Defence barrister Susannah Proctor said that Tomlinson suffered from numerous mental-health conditions including attention-deficit-hyperactivity disorder which affected his decision-making and impulsivity.
She said that Tomlinson, who had tried to commit suicide since the death of his friend, was “genuinely and deeply remorseful”.
Judge Sean Morris described the case as a “tragedy” and told Tomlinson: “One of your close friends was Harry Coupland. He was a vibrant, funny, loving individual whose presence in a room would brighten everybody’s day – that won’t happen again.”
He added that a “bubbly” teenage girl had lost her hand and a teenage boy had missed out on “serving his country in the Royal Navy”.
“All these lives are broken in one way or another and countless other lives are broken and there is nothing this court can do to heal the pain or pour balm on the wounds in people’s hearts, and your life has been broken,” said the judge.
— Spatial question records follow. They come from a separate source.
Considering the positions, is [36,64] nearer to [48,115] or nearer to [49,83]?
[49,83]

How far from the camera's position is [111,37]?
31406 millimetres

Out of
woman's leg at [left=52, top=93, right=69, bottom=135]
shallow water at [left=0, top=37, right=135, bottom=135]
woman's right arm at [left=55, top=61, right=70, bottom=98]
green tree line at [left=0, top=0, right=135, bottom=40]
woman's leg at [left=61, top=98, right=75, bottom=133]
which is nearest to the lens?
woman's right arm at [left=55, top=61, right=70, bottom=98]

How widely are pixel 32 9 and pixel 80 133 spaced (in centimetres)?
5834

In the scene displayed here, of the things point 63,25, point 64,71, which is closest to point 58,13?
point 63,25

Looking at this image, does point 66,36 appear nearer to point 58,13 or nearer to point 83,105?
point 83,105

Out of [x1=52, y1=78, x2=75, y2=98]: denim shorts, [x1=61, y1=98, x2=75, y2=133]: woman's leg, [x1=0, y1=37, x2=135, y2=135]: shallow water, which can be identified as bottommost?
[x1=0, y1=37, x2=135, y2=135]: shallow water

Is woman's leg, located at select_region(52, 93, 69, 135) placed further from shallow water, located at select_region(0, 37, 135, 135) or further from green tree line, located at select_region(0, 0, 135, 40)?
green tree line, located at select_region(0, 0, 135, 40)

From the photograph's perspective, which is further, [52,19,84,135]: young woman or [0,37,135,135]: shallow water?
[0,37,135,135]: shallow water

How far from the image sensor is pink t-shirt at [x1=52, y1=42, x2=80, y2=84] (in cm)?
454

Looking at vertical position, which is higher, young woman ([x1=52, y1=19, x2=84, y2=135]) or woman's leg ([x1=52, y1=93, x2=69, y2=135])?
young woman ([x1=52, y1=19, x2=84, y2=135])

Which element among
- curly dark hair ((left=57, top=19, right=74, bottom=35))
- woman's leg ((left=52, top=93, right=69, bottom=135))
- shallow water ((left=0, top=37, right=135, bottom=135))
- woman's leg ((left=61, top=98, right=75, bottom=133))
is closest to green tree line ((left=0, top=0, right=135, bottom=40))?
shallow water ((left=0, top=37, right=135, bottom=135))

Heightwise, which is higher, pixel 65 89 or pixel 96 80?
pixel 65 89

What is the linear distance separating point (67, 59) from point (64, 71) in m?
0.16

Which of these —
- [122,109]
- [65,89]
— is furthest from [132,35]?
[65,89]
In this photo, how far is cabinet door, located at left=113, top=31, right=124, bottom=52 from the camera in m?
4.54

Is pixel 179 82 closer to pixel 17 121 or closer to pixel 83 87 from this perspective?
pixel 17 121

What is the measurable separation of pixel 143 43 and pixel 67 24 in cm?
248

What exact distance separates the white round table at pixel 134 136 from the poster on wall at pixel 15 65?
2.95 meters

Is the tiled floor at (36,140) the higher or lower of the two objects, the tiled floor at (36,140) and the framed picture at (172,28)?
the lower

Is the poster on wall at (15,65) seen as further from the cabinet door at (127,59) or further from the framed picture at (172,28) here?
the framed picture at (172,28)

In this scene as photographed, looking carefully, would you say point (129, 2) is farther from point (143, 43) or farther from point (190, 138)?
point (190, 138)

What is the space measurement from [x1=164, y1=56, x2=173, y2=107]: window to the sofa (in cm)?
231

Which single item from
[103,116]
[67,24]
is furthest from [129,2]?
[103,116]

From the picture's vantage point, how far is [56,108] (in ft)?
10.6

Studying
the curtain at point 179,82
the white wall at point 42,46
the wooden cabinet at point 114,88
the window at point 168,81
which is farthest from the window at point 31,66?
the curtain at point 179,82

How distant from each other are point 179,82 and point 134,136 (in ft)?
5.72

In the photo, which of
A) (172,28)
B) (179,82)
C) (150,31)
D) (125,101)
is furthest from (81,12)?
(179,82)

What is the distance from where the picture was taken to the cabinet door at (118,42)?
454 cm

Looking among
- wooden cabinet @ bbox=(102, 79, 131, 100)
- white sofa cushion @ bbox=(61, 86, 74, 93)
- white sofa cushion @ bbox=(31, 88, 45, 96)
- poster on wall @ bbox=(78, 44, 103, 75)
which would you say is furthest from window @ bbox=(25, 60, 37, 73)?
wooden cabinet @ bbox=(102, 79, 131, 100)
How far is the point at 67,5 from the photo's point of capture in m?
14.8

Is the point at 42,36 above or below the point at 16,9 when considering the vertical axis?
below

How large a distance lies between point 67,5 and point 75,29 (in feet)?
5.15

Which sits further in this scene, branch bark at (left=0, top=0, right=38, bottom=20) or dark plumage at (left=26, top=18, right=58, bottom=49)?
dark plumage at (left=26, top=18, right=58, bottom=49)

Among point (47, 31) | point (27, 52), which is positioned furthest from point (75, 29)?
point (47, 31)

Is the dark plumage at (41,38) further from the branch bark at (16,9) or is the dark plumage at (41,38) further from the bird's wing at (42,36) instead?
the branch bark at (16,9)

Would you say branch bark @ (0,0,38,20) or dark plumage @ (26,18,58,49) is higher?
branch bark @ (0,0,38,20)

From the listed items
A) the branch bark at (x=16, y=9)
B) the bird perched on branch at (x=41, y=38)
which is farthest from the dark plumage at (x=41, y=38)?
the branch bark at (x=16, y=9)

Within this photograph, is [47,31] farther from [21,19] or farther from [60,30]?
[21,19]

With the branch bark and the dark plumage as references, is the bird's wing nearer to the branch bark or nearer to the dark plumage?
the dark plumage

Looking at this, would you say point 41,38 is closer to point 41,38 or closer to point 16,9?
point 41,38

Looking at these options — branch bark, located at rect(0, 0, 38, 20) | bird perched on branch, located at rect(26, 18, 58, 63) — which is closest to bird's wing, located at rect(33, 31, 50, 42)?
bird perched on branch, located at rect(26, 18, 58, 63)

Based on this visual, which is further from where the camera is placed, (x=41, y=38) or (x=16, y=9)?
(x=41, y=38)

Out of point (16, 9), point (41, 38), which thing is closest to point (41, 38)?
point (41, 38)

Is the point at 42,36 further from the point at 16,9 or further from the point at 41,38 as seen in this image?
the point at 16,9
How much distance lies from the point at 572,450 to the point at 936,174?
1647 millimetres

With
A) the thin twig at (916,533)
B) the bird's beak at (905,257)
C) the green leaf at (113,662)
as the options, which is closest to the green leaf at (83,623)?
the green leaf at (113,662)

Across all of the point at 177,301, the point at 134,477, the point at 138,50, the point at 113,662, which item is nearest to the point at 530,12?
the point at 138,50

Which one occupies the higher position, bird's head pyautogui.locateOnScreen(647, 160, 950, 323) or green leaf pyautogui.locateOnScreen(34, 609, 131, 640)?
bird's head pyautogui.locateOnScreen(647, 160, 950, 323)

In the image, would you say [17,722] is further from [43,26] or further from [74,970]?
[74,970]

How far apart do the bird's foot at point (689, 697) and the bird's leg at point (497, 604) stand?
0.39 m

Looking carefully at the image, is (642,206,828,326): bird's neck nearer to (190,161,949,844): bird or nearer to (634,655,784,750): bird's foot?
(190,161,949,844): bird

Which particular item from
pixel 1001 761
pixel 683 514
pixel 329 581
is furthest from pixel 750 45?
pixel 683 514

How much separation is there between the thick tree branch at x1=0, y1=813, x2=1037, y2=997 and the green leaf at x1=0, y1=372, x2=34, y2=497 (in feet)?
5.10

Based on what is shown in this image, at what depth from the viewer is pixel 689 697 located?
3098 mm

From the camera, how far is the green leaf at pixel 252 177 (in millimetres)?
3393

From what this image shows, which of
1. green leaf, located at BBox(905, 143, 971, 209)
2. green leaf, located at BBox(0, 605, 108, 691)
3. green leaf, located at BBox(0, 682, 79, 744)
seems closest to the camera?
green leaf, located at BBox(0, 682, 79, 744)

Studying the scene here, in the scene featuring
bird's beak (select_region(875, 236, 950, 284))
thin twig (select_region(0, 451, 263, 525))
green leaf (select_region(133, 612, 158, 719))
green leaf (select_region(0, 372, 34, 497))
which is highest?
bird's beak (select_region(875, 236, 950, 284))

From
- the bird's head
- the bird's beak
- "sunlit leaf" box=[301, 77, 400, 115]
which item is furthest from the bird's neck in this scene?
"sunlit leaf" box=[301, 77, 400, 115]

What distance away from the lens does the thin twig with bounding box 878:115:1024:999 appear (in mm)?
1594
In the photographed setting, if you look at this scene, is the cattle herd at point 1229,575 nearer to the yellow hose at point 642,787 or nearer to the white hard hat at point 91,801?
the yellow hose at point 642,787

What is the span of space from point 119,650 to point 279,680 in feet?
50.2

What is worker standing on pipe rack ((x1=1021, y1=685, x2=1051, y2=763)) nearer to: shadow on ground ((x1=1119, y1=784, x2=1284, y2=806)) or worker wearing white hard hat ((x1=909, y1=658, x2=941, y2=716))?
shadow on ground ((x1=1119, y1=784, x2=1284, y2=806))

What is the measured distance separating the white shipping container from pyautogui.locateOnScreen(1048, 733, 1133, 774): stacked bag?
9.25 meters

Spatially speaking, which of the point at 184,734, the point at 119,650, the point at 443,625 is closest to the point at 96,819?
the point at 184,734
“Since losing your friend you have suffered nightmares and you have tried to kill yourself on more than one occasion.”
Mr Morris said that due to the “inexcusable” delay in the case reaching the courts and the strong mitigating factors, particularly Tomlinson’s mental-health and cognitive issues, he would reduce the inevitable jail sentence accordingly.
Tomlinson was jailed for three years and nine months, of which he will serve half behind bars before being released on prison licence. He was banned from driving for two years.